I came across a fintwit post today that showed monthly options are at an ATH average of $580bn a month. The majority of them concentrated in weekly expirations.
It got me thinking about how much money is needed to payout the shorts should there be a week when the market decides to take another 20-30% crash.
Quick maths, with tons of assumptions:
Let’s say there’s $250bn in weekly puts.
Let’s say they’re all bought ATM.
Let’s say the market crashes quickly and results in back to back limit downs so most people aren’t even able to sell and the majority of them are held to pretty decent gains.
If the markets drop 30% from say $360 (QQQ) that’s $252. A weekly ATM put bought on Monday probably costs about $2 ($200). Assuming you held to full drop – that’s 108 intrinsic value and $106 profit. Or $10,600. Or 5,300% gain per contract.
This is just considering ATM puts. There’s a good % that would be a few strokes lower and return something like 10,000-15,000%. In a week.
Now let’s take those returns and apply them to the $250bn in puts floating around each month.
$250bn + 6,000% gain = $15 trillion dollars.
Just in ATM weeklies!
(Yes this is napkin math and wildly speculative and blah blah – I’m illustrating a point).
When you consider all the short positions, long term dates puts etc, the “cost” of a 30% weekly correction is probably in the 100+ TRILLION $ transfer of wealth to investors who are short American markets.
There’s SO much money waiting to be paid out to shorts that I honestly don’t think the governments could possibly allow it because it’s such a large chunk of money that it would completely distort the entire global economy.

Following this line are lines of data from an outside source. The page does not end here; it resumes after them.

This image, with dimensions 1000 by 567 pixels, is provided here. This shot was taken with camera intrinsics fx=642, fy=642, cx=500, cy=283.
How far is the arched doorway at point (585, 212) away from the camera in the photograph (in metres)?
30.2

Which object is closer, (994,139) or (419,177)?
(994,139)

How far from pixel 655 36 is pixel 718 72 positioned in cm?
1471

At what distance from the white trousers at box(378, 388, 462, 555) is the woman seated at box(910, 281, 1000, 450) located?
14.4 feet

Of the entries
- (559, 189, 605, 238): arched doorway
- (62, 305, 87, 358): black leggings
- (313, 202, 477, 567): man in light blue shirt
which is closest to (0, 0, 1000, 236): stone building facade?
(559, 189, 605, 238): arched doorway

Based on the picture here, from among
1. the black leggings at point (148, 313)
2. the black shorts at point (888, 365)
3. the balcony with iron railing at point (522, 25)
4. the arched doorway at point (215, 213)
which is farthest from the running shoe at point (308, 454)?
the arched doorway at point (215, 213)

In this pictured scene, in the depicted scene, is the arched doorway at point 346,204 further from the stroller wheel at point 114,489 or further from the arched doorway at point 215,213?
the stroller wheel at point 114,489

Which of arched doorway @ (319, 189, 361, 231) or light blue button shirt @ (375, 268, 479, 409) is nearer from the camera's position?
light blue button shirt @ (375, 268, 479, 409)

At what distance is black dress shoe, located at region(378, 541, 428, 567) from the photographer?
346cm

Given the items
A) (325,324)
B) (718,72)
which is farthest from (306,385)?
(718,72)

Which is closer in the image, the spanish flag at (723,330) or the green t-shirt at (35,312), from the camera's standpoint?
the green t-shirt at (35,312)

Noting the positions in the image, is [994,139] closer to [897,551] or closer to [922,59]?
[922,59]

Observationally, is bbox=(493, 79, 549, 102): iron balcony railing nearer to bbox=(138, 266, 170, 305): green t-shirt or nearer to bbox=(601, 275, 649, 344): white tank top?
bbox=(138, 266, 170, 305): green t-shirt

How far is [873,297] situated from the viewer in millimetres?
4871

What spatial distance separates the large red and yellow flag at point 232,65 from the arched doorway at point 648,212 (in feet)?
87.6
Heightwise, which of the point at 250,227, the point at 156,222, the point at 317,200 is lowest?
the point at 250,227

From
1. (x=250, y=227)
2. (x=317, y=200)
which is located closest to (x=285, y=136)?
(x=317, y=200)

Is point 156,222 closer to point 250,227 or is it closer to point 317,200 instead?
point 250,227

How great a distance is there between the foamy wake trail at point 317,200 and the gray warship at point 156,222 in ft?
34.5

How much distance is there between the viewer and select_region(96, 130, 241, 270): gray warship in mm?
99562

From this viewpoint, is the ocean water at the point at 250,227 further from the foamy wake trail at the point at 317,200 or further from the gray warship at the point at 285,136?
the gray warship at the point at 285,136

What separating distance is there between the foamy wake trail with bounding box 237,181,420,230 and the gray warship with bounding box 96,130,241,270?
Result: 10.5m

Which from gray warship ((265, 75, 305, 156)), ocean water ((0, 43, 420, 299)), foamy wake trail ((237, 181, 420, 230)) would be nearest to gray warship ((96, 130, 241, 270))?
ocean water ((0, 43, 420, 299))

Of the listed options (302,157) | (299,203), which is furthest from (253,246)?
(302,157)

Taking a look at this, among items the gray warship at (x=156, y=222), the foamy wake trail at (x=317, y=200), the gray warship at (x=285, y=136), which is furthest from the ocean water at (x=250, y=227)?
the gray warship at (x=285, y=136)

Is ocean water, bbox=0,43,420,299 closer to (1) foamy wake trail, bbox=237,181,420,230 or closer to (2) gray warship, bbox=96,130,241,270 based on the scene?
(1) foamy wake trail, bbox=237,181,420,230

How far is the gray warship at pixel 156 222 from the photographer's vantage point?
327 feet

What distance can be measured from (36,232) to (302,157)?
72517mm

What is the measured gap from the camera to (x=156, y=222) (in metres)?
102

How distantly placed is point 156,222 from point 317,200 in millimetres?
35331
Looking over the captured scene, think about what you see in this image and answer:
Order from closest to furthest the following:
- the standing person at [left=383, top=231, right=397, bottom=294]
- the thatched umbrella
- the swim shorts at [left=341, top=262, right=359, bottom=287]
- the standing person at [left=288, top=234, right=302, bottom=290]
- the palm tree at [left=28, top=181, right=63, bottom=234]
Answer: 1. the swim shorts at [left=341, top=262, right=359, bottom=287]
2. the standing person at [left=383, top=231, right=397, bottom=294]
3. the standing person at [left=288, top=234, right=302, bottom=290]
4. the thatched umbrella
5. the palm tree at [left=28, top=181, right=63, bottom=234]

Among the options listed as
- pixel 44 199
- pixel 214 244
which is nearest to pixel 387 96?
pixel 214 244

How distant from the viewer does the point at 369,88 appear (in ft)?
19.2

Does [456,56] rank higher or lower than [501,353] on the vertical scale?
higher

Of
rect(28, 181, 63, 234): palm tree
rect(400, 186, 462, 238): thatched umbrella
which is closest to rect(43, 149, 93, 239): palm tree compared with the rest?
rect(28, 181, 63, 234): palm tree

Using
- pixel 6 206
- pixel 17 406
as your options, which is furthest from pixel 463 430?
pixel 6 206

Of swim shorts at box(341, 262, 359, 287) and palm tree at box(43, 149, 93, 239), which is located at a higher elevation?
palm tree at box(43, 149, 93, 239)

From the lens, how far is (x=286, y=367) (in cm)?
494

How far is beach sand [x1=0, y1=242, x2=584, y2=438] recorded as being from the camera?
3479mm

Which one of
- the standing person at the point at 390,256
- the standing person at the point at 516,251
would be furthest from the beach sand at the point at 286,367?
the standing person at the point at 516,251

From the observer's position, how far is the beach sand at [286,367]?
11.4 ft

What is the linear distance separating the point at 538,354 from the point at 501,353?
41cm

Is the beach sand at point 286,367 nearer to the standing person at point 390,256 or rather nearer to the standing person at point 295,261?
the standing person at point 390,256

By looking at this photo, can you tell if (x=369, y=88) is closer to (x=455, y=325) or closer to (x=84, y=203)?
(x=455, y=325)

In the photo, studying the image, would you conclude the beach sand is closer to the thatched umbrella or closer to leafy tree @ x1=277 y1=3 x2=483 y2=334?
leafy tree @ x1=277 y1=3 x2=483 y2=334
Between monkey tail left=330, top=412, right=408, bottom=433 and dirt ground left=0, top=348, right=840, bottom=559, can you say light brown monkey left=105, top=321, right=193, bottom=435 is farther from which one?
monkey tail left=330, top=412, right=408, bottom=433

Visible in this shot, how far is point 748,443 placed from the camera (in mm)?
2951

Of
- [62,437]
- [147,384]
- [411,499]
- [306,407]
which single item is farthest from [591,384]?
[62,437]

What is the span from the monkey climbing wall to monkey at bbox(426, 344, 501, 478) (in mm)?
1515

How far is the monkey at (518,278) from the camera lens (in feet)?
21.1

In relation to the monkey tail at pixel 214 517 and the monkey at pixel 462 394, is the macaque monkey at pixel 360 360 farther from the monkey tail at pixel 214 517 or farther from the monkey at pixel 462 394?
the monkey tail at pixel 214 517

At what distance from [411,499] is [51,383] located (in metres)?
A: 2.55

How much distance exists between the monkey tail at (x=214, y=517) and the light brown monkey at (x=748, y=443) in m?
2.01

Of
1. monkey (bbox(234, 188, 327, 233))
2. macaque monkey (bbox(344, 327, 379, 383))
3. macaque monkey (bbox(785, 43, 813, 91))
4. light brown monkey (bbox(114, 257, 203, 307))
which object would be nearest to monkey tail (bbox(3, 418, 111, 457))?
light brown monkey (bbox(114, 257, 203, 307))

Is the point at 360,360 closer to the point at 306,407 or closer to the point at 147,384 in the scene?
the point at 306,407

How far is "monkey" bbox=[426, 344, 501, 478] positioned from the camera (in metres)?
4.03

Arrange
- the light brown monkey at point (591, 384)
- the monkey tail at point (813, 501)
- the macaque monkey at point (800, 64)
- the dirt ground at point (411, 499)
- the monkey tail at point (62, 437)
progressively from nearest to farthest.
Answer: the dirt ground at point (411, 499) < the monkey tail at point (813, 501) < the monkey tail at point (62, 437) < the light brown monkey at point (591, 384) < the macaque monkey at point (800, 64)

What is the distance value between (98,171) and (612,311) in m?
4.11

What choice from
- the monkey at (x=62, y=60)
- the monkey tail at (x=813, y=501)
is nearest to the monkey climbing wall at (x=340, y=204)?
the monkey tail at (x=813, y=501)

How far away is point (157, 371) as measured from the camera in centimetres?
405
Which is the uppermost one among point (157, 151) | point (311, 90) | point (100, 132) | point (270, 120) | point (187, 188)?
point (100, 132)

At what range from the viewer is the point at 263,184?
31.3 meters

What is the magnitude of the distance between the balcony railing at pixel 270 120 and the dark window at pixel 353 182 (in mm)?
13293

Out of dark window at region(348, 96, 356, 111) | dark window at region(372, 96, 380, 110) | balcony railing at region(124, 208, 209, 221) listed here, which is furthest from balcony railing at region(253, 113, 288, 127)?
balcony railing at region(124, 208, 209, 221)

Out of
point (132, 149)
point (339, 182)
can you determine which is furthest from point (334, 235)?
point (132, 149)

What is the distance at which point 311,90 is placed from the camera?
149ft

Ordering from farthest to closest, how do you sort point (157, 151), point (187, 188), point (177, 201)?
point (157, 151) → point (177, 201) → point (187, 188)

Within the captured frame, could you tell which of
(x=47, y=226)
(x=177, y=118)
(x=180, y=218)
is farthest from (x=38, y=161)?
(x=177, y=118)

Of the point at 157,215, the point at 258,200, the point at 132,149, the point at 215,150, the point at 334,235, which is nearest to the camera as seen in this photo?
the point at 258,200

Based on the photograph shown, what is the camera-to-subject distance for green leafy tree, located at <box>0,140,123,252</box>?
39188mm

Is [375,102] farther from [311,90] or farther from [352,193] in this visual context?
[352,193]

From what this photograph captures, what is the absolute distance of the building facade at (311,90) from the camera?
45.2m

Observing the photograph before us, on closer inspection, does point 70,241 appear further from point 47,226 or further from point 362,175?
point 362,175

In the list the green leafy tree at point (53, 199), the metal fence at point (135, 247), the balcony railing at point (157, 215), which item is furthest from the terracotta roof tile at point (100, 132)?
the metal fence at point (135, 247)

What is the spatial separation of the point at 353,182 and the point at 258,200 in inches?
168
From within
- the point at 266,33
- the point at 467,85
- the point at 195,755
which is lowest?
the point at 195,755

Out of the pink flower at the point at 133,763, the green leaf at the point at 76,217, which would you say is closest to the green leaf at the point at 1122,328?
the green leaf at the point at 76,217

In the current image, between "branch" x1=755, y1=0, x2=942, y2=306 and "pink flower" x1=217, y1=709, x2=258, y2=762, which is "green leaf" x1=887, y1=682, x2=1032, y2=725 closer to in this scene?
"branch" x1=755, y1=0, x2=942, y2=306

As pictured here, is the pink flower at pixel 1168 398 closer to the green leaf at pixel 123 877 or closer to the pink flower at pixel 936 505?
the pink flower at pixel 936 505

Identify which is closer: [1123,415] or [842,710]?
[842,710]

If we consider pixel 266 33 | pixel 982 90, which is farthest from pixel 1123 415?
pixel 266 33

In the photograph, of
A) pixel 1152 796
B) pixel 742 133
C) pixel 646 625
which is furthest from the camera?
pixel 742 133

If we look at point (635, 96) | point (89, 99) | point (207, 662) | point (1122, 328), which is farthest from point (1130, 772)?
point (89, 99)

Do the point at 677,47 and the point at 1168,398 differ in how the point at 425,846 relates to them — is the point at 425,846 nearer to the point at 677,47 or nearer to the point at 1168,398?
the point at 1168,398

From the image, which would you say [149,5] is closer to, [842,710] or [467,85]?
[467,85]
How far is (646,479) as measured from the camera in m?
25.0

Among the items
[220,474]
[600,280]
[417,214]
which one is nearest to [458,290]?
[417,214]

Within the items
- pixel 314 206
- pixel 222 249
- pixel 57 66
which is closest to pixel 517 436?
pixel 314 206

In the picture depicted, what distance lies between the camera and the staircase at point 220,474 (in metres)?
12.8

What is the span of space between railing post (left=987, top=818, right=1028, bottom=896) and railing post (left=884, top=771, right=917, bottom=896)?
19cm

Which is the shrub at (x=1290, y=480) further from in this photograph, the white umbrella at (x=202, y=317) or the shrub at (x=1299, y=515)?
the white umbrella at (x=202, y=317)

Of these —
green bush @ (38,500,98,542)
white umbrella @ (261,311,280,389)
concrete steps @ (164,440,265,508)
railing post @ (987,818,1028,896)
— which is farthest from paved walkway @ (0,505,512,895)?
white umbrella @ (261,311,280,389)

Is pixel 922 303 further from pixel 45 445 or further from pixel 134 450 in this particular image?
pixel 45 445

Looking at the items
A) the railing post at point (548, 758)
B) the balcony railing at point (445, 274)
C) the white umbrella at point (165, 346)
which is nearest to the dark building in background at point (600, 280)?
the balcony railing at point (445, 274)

The market is never going to go UP 30% in a week. It’s too large and there’s no catalyst for such a thing to ever happen.
So they can “afford” to payout calls overtime as they have slower, but steadier gains.
However, I honestly think the government (namely the Fed) sees how much money is at stake if they allow the market to correct and I don’t think they can foot the bill.
Especially when you consider the lost 30% in market cap – it would be the single greatest wealth transfer in history.
Tl;dr – there so much $ in leveraged short positions that a 20-30% crash in a week would be the largest transfer of wealth in history and possibly cost over $100 trillion in pay outs to bears.